WHAT THE TASK REQUIRES:
Rewrite the lines from the line with "How far away" to the line with "which is bottommost?", putting "camera" in place of "viewer" and leaving everything else as it is.

SUPPLIED MATERIAL:
◇ ◇ ◇ ◇ ◇

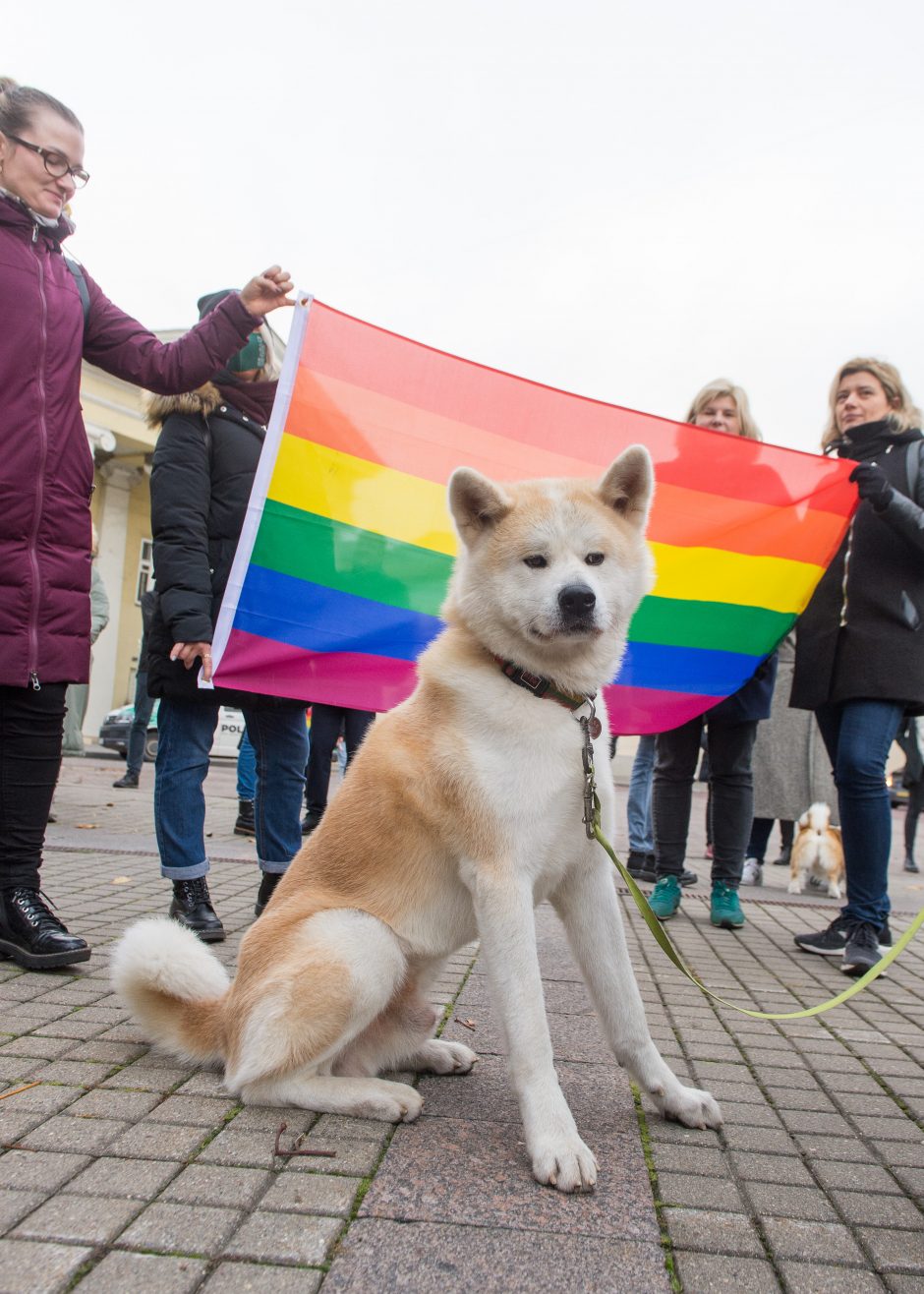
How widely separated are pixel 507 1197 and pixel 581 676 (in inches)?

◇ ◇ ◇ ◇ ◇

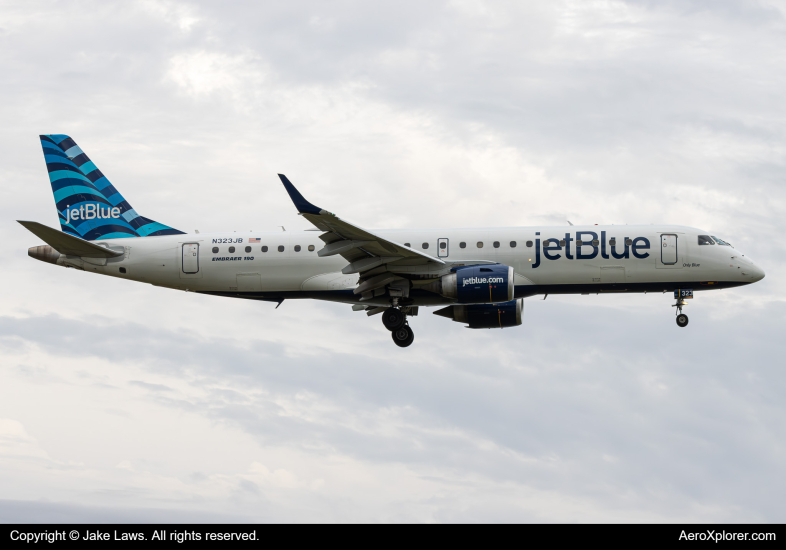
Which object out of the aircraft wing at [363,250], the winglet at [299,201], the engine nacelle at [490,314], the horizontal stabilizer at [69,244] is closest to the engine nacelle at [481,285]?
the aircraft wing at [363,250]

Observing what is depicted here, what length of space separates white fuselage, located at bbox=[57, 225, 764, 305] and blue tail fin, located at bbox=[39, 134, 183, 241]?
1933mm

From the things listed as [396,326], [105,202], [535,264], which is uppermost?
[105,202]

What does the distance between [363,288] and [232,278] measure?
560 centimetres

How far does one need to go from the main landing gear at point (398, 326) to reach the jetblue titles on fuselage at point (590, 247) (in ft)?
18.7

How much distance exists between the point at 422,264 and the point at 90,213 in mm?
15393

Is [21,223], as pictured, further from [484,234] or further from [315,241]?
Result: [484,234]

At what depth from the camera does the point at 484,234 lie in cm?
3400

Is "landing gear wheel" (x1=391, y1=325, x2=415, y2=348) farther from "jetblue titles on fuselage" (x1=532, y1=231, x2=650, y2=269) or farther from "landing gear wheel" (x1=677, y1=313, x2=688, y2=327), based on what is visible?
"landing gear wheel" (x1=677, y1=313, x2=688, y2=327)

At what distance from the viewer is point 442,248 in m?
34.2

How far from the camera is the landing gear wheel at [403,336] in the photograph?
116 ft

◇ ◇ ◇ ◇ ◇

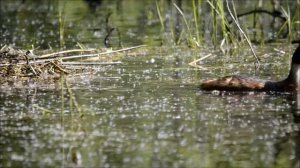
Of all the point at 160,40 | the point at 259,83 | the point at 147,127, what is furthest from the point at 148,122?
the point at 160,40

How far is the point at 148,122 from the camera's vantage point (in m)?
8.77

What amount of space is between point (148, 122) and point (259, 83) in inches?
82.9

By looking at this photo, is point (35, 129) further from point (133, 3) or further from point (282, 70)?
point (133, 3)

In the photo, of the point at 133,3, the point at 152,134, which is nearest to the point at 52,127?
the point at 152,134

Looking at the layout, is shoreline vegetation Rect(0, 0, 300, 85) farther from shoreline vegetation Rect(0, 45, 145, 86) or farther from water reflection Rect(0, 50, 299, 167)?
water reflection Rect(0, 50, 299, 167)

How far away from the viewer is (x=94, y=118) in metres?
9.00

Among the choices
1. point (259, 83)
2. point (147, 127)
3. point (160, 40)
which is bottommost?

◇ ◇ ◇ ◇ ◇

THE REPLY:
How far away from the camera is (x=94, y=118) in metres?
9.00

Among the choices
1. point (259, 83)
2. point (147, 127)
3. point (160, 40)
which is bottommost?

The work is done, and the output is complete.